Study abroad. Study abroad. Study abroad.
These two words have been the drumbeat of my education. My first semester of college, I was already looking into programs and deciding where I wanted to go. After searching the Internet far and wide, I selected my location: England. It was all I wanted. It applied to everything I was doing, what with my English major and interest in theater, and my brother had gone a few years earlier. He and my parents said it was a must. I would be walking the same streets as Shakespeare! Seeing the same sights as Sir Arthur Conan Doyle! Everything I worked for during my freshmen year, whether classes or a backbreaking summer job, was for England.
But then, the price of the program I’d chosen skyrocketed. Suddenly, there was an extra $5,000 standing between me and my goal. Along with that, my 120 credit major wasn’t flexible enough for me to pick up and leave for a semester. My world, which had had such possibility for growth, suddenly began to close in on me.
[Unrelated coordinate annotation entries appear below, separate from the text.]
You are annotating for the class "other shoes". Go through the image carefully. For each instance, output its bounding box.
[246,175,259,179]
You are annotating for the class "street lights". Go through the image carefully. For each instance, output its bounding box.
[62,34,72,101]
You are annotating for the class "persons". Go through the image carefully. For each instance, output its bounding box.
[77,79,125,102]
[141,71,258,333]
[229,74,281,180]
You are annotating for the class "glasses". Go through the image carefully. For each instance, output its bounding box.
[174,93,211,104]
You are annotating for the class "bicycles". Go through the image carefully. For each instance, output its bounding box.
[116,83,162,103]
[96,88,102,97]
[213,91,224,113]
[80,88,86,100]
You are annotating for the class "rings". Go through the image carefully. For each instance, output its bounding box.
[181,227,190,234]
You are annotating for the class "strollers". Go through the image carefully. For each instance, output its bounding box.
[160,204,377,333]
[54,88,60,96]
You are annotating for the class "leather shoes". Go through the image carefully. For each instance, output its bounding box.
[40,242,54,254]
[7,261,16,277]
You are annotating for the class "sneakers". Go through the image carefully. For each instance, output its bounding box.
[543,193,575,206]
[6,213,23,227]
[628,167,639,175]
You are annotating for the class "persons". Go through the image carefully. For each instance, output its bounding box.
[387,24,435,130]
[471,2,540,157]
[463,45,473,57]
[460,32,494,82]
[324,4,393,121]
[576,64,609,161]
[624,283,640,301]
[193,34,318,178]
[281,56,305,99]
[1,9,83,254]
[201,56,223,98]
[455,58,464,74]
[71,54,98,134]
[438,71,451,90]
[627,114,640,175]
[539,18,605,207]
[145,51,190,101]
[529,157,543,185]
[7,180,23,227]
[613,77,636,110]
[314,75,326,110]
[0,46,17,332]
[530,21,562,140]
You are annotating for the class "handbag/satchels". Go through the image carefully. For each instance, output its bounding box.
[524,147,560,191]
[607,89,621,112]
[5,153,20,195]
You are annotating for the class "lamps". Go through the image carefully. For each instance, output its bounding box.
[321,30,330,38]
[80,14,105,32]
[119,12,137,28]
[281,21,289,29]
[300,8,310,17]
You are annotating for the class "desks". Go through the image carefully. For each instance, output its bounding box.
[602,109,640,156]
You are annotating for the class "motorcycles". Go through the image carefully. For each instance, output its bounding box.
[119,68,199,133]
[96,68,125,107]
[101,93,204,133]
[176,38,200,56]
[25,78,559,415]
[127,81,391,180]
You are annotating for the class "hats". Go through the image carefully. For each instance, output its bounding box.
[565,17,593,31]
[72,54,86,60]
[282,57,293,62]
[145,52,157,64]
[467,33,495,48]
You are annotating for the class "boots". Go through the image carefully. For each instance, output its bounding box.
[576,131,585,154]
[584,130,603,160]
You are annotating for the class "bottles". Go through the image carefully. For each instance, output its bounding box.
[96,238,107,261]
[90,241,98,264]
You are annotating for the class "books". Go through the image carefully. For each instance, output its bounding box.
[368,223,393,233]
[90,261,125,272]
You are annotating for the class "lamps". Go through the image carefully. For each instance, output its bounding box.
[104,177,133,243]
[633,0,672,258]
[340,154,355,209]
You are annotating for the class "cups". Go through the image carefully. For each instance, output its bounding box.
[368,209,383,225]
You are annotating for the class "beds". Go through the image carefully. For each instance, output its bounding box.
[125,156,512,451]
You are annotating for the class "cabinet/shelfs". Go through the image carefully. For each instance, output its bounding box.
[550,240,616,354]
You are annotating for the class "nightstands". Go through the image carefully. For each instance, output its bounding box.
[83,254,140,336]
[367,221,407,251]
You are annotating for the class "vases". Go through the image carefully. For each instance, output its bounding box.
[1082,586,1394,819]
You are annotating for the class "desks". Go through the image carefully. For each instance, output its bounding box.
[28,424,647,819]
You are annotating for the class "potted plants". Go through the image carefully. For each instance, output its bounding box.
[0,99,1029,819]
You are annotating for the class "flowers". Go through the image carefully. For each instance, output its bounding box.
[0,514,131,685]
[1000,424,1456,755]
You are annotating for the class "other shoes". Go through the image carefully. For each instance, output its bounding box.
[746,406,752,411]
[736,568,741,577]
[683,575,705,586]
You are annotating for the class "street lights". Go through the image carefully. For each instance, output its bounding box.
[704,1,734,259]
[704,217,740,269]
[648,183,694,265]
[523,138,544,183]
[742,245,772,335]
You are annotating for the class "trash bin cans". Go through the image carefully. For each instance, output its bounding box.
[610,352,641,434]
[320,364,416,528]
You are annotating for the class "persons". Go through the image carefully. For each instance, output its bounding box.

Then, out of the sky fell a travel study program that would take me away for three weeks in July. This program was actually through my university and with a professor I was familiar with. I began to get excited. For me, living abroad for a semester wasn’t nearly as important as experiencing London. I imagined myself skipping down cobblestone streets, wearing flowing dresses while I nibbled scones, and sipping tea beneath the rim of an extravagantly colored hat. Things were falling back into place.
A conversation with my brother this weekend, however, uprooted all of those expectations. He pushed for a full semester. It was the best experience of his college career, he said. I had to do it, he said.
I was back to square one.
Today, I suppose my focus is on expectations, the ones we have for ourselves and the ones others have for us. Although expectation can be motivational, it can also cause crippling disappointment. I fell in love with the idea of a program and, when that desire was unrequited, I was heartbroken. When I finally moved on, my brother’s opinion still managed to sully my excitement. In the case of study abroad, expectation has gotten me in trouble.
My question is, should we value expectation? Or is it better to go through life without preconceived notions?
While it’s probably impossible to separate real life from what we expect life to be, it’s interesting to consider. If I hadn’t expected to be in England, would I be open to visiting other countries when the program fell through? If my brother hadn’t studied abroad, would he and my parents have different thoughts about my experience? These questions apply in so many aspects of life, whether study abroad or simple, day to day decisions, but are never really acknowledged. As human beings, we have expectations. But rather than simply saying, “This is what I expect” of ourselves and others, we disguise the things we want beneath different labels. “I just really wanted…” or, my personal favorite, “If only I could have…” are perfect examples.
Why can’t we just accept that expectations often fall through?
Why can’t we live without expectation?
Or, better yet, would we want to?
Living life without expectation would also mean living life without regret. I try my best not to put stock in regret, but that standard is often difficult to uphold. There are so many things I want to do in my life. Pardon, let me rephrase that. There are so many things I expect of my life, and I fear that leaving one aspiration untouched will leave me with regret I can’t shake.
Study abroad. Study abroad. Study abroad.
The beat is quieter now. The motivation is less. I don’t know whether or not my expectations, or those of my family, will be fulfilled. Right now, I don’t have the time to think about it. There are other expectations I have, such as my GPA for this semester and my personal hygiene, closer to the forefront of my mind.
My goal today is to enter every situation without expectation. I want to let go of preconceived notions, at least for today, and see how it feels.